#### WORK ITEM
Repeat each line of the material below exactly as it appears, minus any pictures.

#### DATASET EXCERPT
==========
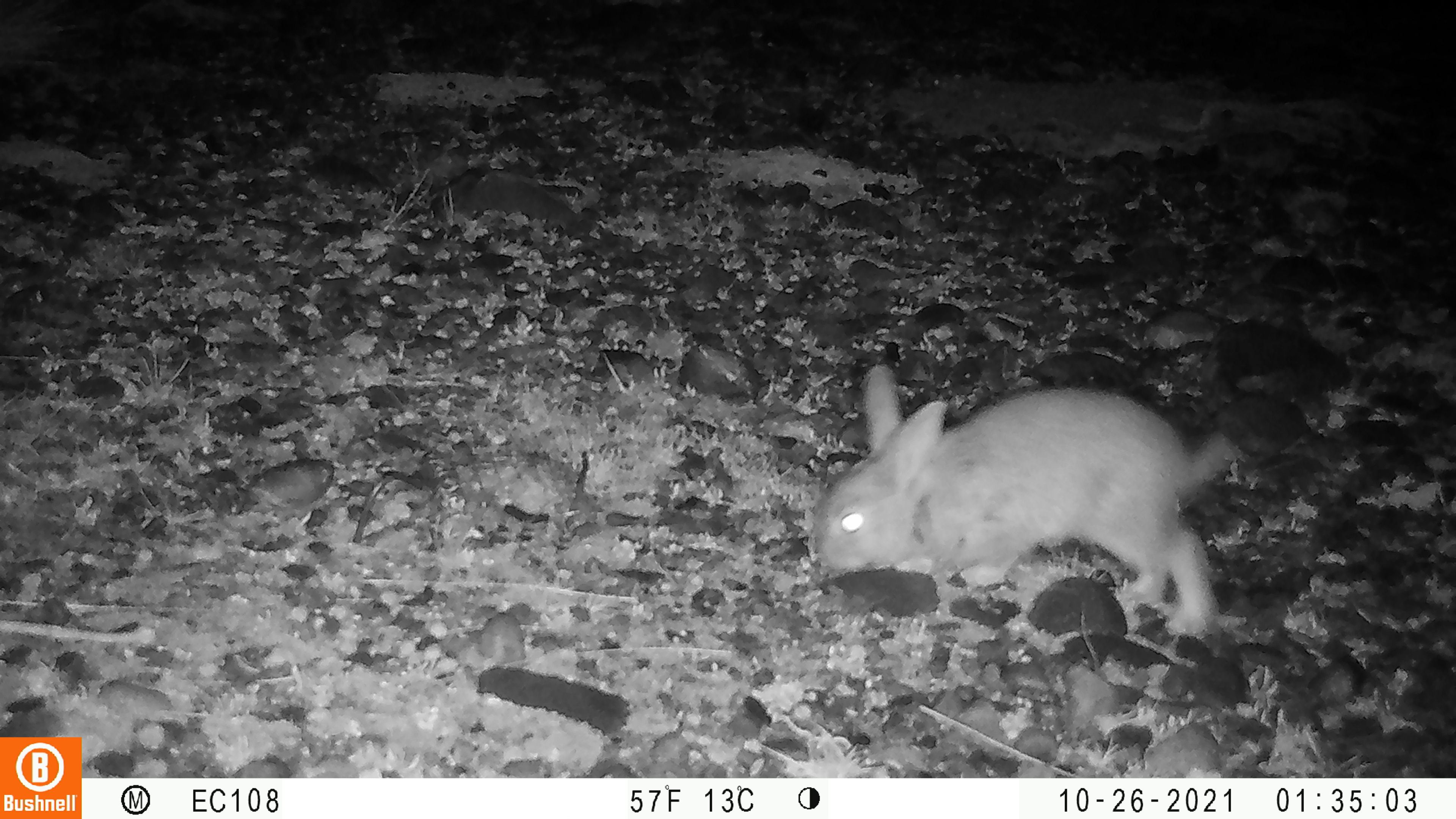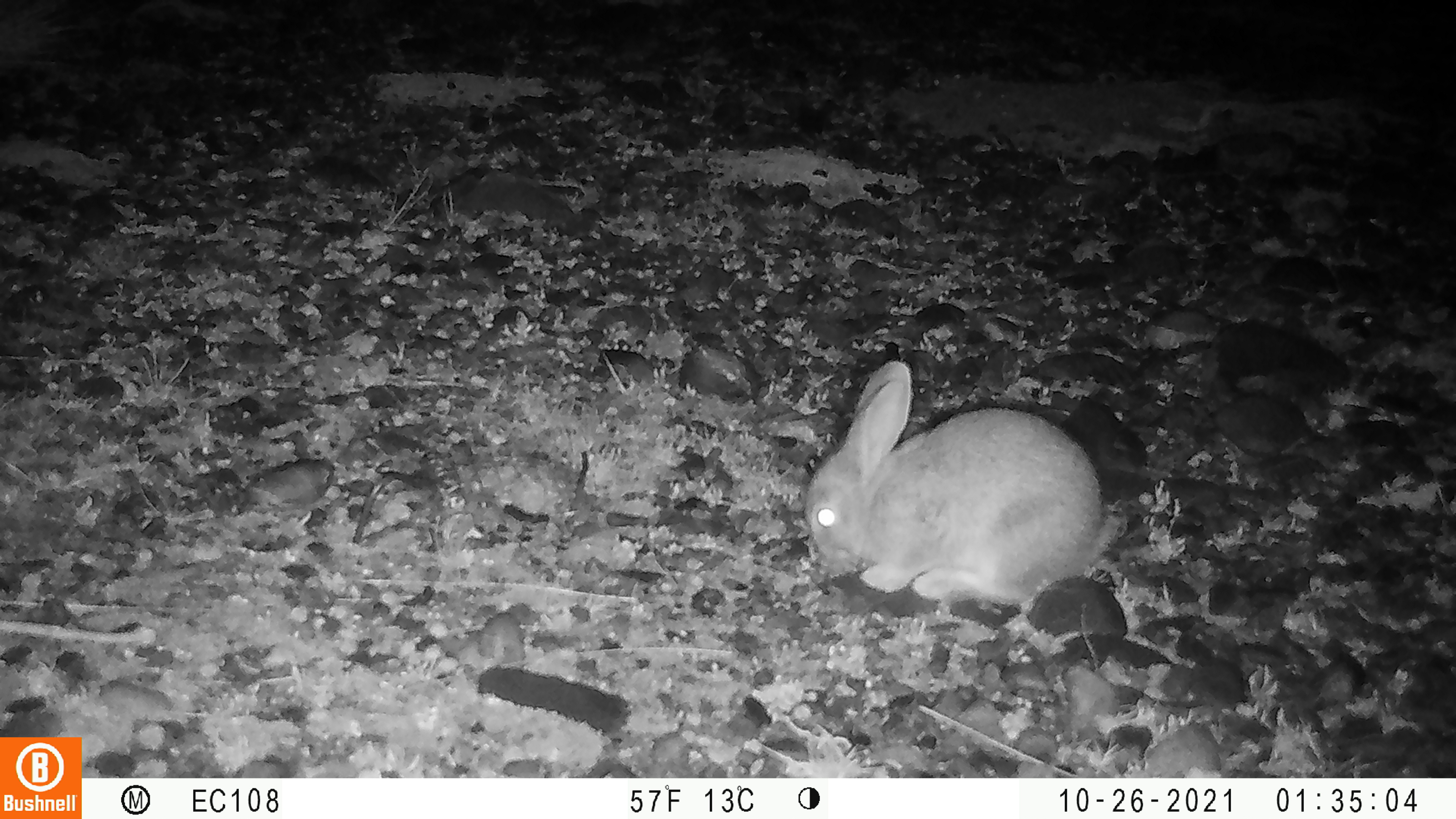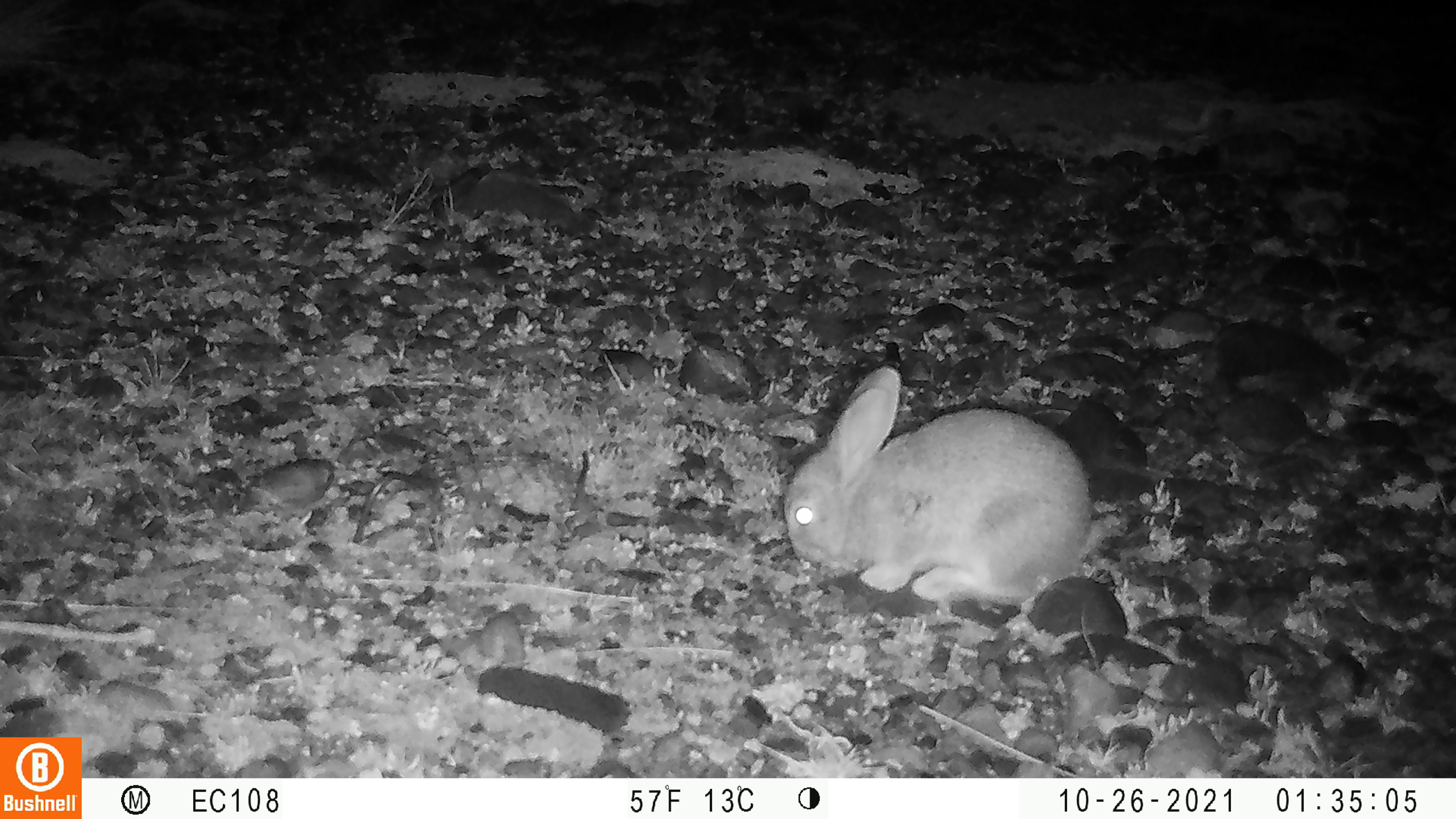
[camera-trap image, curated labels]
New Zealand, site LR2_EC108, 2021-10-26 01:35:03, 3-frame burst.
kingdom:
==========
#### EXERCISE SOLUTION
[camera-trap image, curated labels]
New Zealand, site LR2_EC108, 2021-10-26 01:35:03, 3-frame burst.
kingdom:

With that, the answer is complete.